Der Bundesgerichtshof hat Ende letzten Jahres entschieden, dass auch Verträge deren Sittenwidrigkeit beide Parteien kannten, widerrufen werden können, wenn sie im Fernabsatz zustande gekommen sind.

Gegenstand des Urteils war die Bestellung eines in Deutschland verbotenen Radarwarngerätes per Telefax. Auf dem vorgedruckten Bestellschein hieß es:

"Ich wurde darüber belehrt, dass die Geräte verboten sind und die Gerichte den Kauf von Radarwarngeräten zudem als sittenwidrig betrachten."

Dieser Hinweis dient allein dazu, dem Käufer Kenntnis über die Sittenwidrigkeit zu verschaffen, damit sich dieser später nicht auf die Sittenwidrigkeit des Vertrages berufen kann (§ 817 Satz 2 BGB). Der BGH hat nun entschieden, dass ein solcher Hinweis nicht die Widerrufbarkeit des Vertrages hindert (BGH vom 25.11.2009, Az. VIII ZR 318/08).

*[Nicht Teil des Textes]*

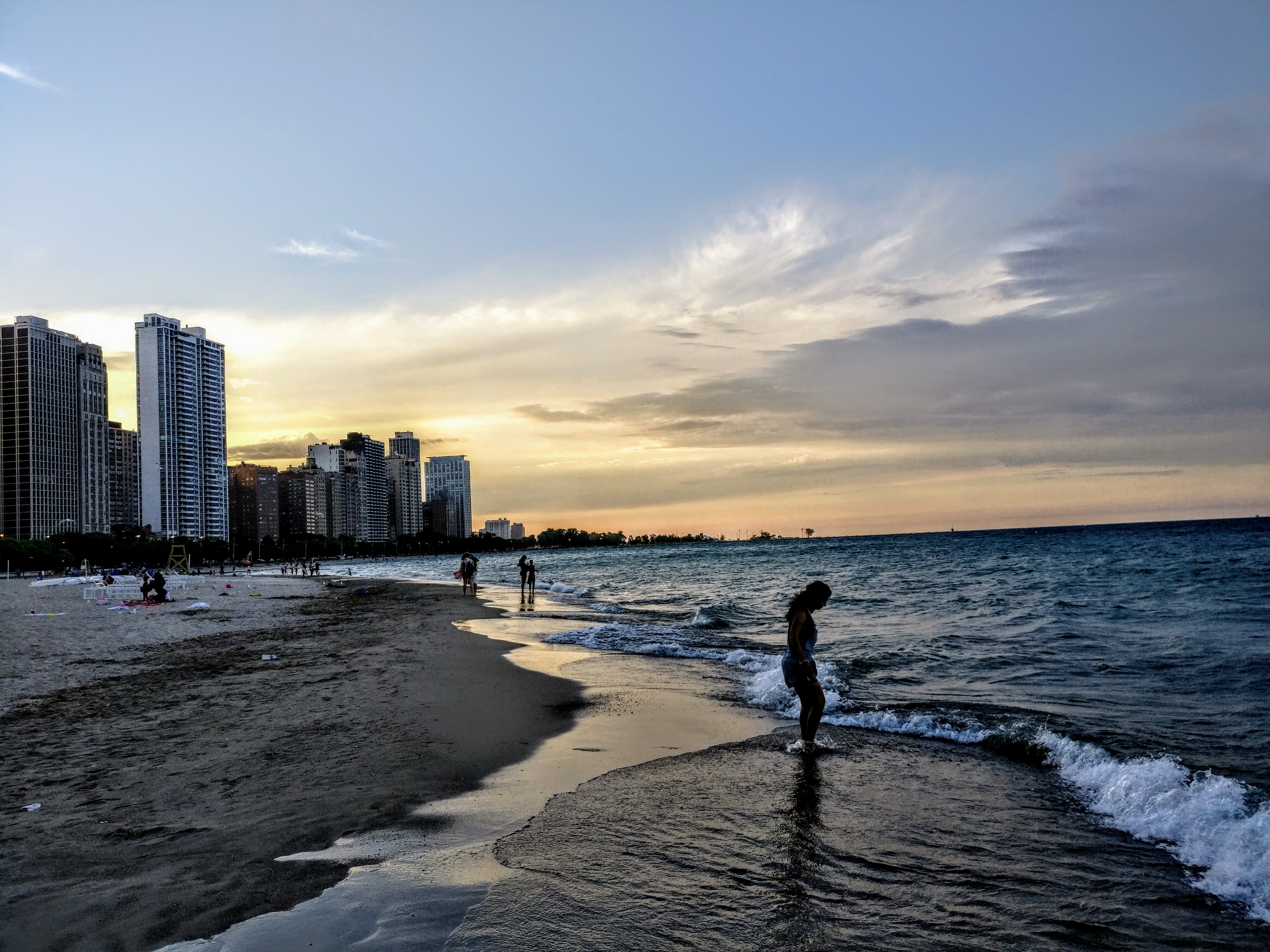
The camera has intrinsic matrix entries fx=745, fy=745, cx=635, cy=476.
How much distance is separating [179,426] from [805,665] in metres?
193

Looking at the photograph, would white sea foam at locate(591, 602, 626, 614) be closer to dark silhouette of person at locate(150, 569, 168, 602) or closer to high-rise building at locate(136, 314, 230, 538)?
dark silhouette of person at locate(150, 569, 168, 602)

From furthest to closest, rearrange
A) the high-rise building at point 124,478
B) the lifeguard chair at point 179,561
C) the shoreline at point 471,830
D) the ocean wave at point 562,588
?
1. the high-rise building at point 124,478
2. the lifeguard chair at point 179,561
3. the ocean wave at point 562,588
4. the shoreline at point 471,830

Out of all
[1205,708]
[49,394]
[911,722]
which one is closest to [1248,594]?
[1205,708]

Das Urteil hat einige Folgen für die Praxis: 

  • Widerruf ist neben Sittenwidrigkeit zu prüfen

Zunächst zeigt die Entscheidung, dass alle denkbaren Anspruchsgrundlagen auf Rückabwicklung eines Vertrages nebeneinander zu prüfen sind. Steht die Nichtigkeit des Vertrages im Raum, kann dieser gleichwohl anfechtbar sein und gegebenenfalls widerrufen werden.

  •  Fernabsatzrecht hilft nicht, wenn Ausnahmen greifen

Unternehmen, die den Abschluss sittenwidriger Verträge im Internet anbieten, können sich in Zukunft dadurch, dass die Sittenwidrigkeit des intendierten Vertrages offensichtlich machen, einer Rückabwicklung nach Fernabsatzrecht nicht mehr entziehen. Dies gilt aber nur dann, wenn nicht eine Ausnahme vom Fernabsatzrecht greift oder das Widerrufsrecht frühzeitig erlischt.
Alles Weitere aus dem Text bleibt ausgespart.